Zika fever is a disease caused by the mosquito-borne Zika virus. Known for sometimes causing microcephaly or Guillain-Barre Syndrome, the virus was discovered circa 1947 in the Zika Forest of Uganda. Previously found only in Africa and Southeast Asia, in 2007 an outbreak was discovered in the Yap Islands of Micronesia. Then over a two-year period (2013-2014) multiple outbreaks emerged across Oceania. These island infections were the first evidence that Zika was crossing to new continents. It is estimated that Zika first arrived in Brazil in 2013, leading to a large outbreak in 2015 that peaked in 2016. The 2015-16 outbreak in Brazil led to 1,950 cases of infection-related microcephaly and ultimately spread through most of the Americas. The most common vector for Zika is the Aedes Aegytpi mosquito, although Aedes Albopictus is also responsible for some transmission.

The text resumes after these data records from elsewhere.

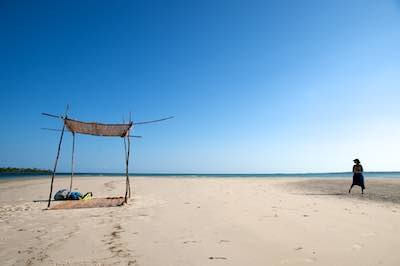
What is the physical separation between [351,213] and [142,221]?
19.0 ft

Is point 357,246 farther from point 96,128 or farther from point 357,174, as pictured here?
point 357,174

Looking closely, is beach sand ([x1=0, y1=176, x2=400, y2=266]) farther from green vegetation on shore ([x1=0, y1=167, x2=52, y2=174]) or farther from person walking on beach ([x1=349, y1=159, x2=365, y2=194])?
green vegetation on shore ([x1=0, y1=167, x2=52, y2=174])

We surveyed all available Zika data for the most promising incidence profiles and selected a subset of countries with the most reliable data. For these countries, we applied an SEIR model to estimate the basic transmission dynamics within each country. We used a generation time (Tg) of 7 days, which is reasonable based on published studies. While we found interesting differences in the estimated value for the basic reproduction number (R0) for each country, the fits were surprisingly good in almost all cases. Sometimes, however, it was clear that the country data was an aggregate of multiple curves, with different onset times and peaks. Thus, applying a single SEIR model to these would, at best, only produce an “effective” R0 estimate, but one that did not capture the underlying dynamics in each region. This is, we believe a fundamental, and under-appreciated facet of dynamical modeling of diseases where large spatial areas are aggregated. This is also an effect that can be addressed using our arbitrary spatial resolution code DICE.
Below we show a comparison of the SEIR model results with data from Puerto Rico. We note several points. First, the peak incidence reaches a substantial value of 2500 cases per week. Second, the SEIR model captures the development, peak, and decay of the epidemic remarkably well. The estimated R0 for Puerto Rico was 4.5 ± 0.5. This can be contrasted with a value of 7.0 ± 0.1 for Mexico, and 3.0 ± 0.2 for Nicaragua, although in latter case, the SEIR model did not reproduce the observations as well as was the case for Puerto Rico, and, as such, may have underestimated the true value of R0.
Figure 1: Number of cases and model fit for Puerto Rico spanning 2016 through 2017.
Weekly case totals for South and Central American countries are available at:
http://www.predsci.com/id_data/
Data can be viewed, analyzed, and downloaded from this portal.
The data is primarily sourced from Pan American Health Organization reports.
Currently, our team is re-focusing its efforts on better understanding the spread and severity of COVID-19, and we have no plans to study Zika transmission at the present.